American soccer player (born 1970)

Mark Abboud (born November 19, 1970) is an American former soccer midfielder who played two season in the American Professional Soccer League, one in the National Professional Soccer League, and seven in the USISL and USL A-League.

==Player==
Born in Rochester, Minnesota, Abboud attended the local Mayo High School before entering Macalester College. He played for the Macalester Fighting Scots soccer team from 1988 to 1991, finishing his career as the school's all-time leading scorer. He graduated in 1992 with a bachelor's degree in mathematics and music. That spring, the Tampa Bay Rowdies of the American Professional Soccer League drafted Abboud and he spent the 1992 season in Florida. In the fall of 1992, he moved to France where he played for Grenoble Foot 38, at the time playing in the Championnat National. He returned to the Rowdies for the summer 1993 season, then moved to Dubai Club UAE League and Belgian First Division club K.F.C. Lommel S.K. In 1994, he returned to Minnesota and signed with the Minnesota Thunder which played in USISL. He would remain with the Thunder until retiring in 2000. In 1997, the Thunder moved to the USL A-League, at the time the highest level of outdoor soccer in the United States. Abboud also spent one season playing indoor soccer with the Milwaukee Wave. He spent the 1994–1995 season with the Wave in the National Professional Soccer League.

==Coach==
In addition to playing for the Thunder, Abboud was the team's Director of Player Development from 1996 to 1999. Beginning in 2000, he entered the ranks of youth soccer with the Woodbury Soccer Club and then Bangu Tsunami FC where he is the Director of Coaching. In 2004, Abboud left Woodbury to start the Bangu Tsunami Academy, spearheading year-round development opportunities for interested players.
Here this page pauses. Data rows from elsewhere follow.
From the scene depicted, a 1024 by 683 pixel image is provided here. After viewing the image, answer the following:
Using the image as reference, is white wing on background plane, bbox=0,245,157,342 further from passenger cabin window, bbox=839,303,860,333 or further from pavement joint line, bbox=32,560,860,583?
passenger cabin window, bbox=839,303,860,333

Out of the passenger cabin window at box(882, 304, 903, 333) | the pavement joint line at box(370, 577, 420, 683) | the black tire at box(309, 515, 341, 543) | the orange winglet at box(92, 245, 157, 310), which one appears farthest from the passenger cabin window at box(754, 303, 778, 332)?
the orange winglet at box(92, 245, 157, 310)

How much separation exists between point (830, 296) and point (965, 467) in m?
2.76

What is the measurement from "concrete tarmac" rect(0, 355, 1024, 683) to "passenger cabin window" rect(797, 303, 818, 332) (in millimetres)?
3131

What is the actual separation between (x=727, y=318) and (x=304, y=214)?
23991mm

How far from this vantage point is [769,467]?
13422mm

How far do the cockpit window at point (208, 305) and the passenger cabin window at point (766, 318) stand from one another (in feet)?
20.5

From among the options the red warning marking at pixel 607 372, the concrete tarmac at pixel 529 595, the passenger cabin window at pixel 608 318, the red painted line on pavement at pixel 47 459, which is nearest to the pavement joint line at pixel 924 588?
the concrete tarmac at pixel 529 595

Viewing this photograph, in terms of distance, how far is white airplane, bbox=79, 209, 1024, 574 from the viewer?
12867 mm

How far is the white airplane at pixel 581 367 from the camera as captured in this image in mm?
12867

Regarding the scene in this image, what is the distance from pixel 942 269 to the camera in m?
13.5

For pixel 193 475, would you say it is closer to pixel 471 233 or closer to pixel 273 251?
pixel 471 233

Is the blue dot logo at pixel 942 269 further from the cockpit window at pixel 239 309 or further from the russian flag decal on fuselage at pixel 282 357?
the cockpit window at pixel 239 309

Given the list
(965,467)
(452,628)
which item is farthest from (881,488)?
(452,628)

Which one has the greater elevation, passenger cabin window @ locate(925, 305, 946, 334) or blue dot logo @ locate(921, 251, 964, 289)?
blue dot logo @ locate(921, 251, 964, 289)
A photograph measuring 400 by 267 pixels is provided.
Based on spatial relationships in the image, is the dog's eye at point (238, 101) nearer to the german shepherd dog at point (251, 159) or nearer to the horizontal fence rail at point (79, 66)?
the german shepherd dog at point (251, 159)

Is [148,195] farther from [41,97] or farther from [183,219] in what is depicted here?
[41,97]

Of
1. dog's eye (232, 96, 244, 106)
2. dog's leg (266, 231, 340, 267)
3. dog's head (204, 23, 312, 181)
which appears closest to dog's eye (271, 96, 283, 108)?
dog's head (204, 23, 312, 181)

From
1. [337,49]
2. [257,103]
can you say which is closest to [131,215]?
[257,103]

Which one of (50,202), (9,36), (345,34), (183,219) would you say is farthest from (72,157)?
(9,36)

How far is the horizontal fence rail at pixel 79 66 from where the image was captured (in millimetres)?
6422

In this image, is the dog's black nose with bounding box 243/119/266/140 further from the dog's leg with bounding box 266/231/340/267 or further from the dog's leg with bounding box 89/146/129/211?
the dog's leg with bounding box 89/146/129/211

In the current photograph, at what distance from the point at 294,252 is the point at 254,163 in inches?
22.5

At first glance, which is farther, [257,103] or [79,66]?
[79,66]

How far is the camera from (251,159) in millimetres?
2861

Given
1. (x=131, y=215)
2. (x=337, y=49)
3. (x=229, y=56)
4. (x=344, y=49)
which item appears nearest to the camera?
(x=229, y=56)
In 2008, Abboud led the merger of BTFC and the Wings SC to form the Minnesota Thunder Academy, under the umbrella of the state's professional organization. He was the club's Technical Director until 2010, eventually leaving the club to found his company, Skillzys, LLC.

Abboud coached HS soccer at East Ridge High School (Woodbury, MN) from 2009 until fall 2016, but is rumored to be making a living as a professional poker player.